Sanitary Pads for Girls: The Need for a Government Policy to Make Sanitary Pads Available in All Schools
[By Mamudou Jallow]
Did you know that there is something called Period poverty? According to the UK’s Independent newspaper, the term refers to “lack of access to sanitary products.” Apparently the inaccessibility of sanitary products has far-reaching consequences on the lives of women than we’ve ever imagined.
According to a recent scientific study conducted in the UK, women who do not have access to sanitary products during their menstrual cycles are more at risk to suffer from anxiety or depression and are more likely to grow up with financial difficulties and troubled love lives.
Here in the Gambia, I have not yet seen similar studies that are locally focused, but with my many years working in Junior and Senior Secondary schools, I know the problems associated with the lack of access to sanitary products are too big to continue to brush under the carpet. I believe that it has taken far too long for school administrators in our male dominated educational systems to come up with ways to handle the issue with the urgency it deserves.
For far too long, discussions about menses have been seen as a bloody subject that is better kept away from public forums. Our cultural norms aside, it is evident that male teachers and male school administrators are not equipped to handle a girl on menses. We’ve been programmed to look the other way while a girl on menses fends for herself.
In the absence of a national policy to deal with the menstruation of the girl child within our schools, girls are forced to ‘have each other’s back’ in the situation where the cycle comes down on one of them. I have been made aware of several instances where friends come to the aid of a colleague with not so clean pieces of cloth and even newspapers to help keep the blood flow in check. Rags and newspapers may be OK when handling a greasy car engine but not a young woman’s menses.

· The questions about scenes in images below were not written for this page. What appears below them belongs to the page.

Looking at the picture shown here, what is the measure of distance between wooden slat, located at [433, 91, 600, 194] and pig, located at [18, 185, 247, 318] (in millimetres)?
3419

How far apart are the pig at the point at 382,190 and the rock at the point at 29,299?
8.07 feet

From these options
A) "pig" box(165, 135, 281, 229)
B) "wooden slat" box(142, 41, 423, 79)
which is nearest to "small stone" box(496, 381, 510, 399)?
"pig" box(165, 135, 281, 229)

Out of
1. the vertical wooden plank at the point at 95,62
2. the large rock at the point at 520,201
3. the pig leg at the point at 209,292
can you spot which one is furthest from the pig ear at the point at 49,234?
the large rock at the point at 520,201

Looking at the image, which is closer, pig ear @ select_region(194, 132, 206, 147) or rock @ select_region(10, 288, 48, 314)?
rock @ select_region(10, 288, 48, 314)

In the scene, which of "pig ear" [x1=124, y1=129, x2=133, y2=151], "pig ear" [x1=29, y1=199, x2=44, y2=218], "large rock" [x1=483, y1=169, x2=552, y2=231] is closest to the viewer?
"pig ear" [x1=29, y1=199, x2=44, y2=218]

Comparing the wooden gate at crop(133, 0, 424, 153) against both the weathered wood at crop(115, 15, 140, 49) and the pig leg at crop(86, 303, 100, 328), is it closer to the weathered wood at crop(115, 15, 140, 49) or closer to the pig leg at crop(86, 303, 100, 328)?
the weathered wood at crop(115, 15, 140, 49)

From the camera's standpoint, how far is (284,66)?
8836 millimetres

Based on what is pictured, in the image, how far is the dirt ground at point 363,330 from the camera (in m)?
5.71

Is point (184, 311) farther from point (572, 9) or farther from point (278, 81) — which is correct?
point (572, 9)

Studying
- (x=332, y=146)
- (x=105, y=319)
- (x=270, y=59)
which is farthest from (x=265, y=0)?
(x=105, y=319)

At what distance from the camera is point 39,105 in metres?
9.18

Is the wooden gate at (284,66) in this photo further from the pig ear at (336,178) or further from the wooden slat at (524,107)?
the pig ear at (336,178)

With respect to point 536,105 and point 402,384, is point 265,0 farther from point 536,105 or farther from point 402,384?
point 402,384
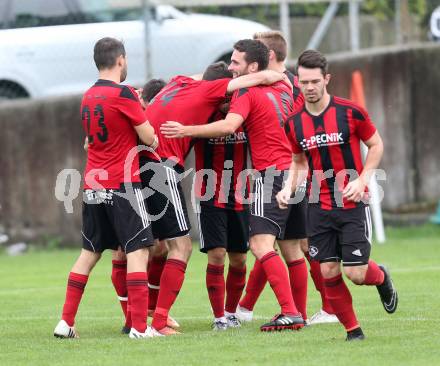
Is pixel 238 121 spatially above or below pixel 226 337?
above

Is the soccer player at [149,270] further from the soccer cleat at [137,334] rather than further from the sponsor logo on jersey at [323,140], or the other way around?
the sponsor logo on jersey at [323,140]

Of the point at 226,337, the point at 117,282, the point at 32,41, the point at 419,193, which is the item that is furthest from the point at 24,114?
the point at 226,337

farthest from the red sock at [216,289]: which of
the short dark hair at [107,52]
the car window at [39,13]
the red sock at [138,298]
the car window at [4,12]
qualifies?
the car window at [4,12]

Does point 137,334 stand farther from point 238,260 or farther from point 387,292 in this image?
point 387,292

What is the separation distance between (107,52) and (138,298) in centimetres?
178

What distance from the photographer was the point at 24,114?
1598 centimetres

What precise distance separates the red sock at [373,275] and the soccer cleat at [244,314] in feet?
A: 5.50

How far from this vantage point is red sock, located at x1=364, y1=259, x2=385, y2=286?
7832 mm

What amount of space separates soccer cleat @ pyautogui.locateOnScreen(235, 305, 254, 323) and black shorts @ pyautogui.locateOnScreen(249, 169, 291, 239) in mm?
1000

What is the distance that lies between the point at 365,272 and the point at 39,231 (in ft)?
30.4

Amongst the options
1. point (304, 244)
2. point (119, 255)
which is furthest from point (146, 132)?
point (304, 244)

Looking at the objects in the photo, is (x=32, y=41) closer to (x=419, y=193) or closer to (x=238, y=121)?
(x=419, y=193)

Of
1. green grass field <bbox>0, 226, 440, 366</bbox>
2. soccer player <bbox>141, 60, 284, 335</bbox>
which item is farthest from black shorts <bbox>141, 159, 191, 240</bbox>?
green grass field <bbox>0, 226, 440, 366</bbox>

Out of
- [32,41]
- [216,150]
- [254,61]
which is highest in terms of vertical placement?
[32,41]
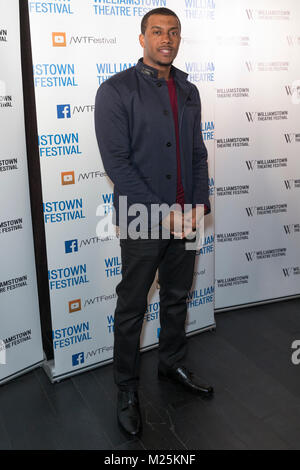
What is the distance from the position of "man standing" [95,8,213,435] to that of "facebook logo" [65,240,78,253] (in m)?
0.38

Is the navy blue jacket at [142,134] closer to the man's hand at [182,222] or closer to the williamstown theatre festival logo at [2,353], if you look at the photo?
the man's hand at [182,222]

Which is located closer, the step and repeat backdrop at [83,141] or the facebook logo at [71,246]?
the step and repeat backdrop at [83,141]

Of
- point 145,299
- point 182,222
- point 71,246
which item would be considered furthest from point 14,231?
point 182,222

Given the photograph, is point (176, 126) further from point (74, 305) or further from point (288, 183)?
point (288, 183)

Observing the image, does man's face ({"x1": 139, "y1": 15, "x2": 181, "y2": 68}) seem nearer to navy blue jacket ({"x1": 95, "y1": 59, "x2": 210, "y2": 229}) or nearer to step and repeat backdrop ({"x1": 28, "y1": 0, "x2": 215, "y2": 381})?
navy blue jacket ({"x1": 95, "y1": 59, "x2": 210, "y2": 229})

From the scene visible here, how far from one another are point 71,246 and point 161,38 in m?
1.09

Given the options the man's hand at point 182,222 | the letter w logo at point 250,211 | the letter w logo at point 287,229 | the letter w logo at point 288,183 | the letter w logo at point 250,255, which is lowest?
the letter w logo at point 250,255

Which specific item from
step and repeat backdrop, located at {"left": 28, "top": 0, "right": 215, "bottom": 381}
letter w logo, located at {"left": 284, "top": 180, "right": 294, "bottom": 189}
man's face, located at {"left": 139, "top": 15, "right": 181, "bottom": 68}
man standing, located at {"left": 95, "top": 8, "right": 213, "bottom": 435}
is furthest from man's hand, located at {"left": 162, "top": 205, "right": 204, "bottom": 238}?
letter w logo, located at {"left": 284, "top": 180, "right": 294, "bottom": 189}

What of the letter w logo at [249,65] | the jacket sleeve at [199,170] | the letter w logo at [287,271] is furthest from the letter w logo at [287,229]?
the jacket sleeve at [199,170]

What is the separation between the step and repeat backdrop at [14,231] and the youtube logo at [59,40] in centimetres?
18

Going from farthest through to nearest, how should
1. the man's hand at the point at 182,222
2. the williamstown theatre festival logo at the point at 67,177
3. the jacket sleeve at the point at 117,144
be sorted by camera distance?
the williamstown theatre festival logo at the point at 67,177
the man's hand at the point at 182,222
the jacket sleeve at the point at 117,144

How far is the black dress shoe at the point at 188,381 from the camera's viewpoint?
242 cm

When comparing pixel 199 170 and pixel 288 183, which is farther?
pixel 288 183

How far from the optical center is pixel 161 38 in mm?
2045
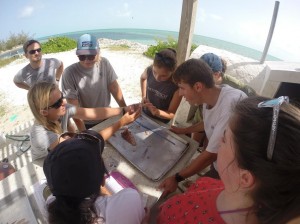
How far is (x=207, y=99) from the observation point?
5.88 feet

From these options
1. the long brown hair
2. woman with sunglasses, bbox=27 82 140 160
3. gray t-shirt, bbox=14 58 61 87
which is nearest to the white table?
woman with sunglasses, bbox=27 82 140 160

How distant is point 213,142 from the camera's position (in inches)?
62.6

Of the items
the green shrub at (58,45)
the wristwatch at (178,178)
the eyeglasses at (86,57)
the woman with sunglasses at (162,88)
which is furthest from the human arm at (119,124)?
the green shrub at (58,45)

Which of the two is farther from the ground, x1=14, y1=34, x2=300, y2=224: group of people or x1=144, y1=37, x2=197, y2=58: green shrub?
x1=14, y1=34, x2=300, y2=224: group of people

For far too long we’ve left our school girls at the mercy of this natural phenomena, but it is time that something is done now to help them get through their periods without any burden whatsoever.
Suggested Solutions
#1.Cultural Re-orientation Regarding Menstruation
The lid on menses must once and for all be taken off. There is need to reeducate all school children both boys and girls as well as teachers and school administrators that menstruation is a natural occurrence in women and therefore nothing to be ashamed of. We must remove all the stigmatization that is currently associated with the phenomenon, and this must start first within the schools.
#2.Availability of Sanitary Products in all Schools
Government, through the Ministry of Basic and Secondary Education (MoBSE), must provide enough sanitary products that will meet the needs of our female children in all public schools. Government must ensure that private schools allocate a budget specifically for the provision of sanitary products to their female students.
#3.Countrywide Campaigns
All sensitization programs relating to menses and the provision of sanitary products must be extended to rural areas as well especially the very remote parts of the country. Additionally, all such efforts must not only be confined to English schools but rather to Arabic schools and boarding Madrasas as well.
Conclusion
The fight to give every girl child unfettered access to sanitary products when they require them should be everybody’s fight. Parents must push the agenda through their school Parents and Teachers Associations (PTAs), and schools must push their line ministry for action on the matter.
We must fight for our girls especially knowing that lack of access to sanitary products shames our young women to the extent that they resort to isolating themselves. Scientific studies have now made it known that the repercussions from such shame and isolation may make it hard for such girls to socialize and in the long run the problem may lead to challenges in nurturing lasting relationships. We owe our girls better. Now is the time to make our voices hard on this very important matter.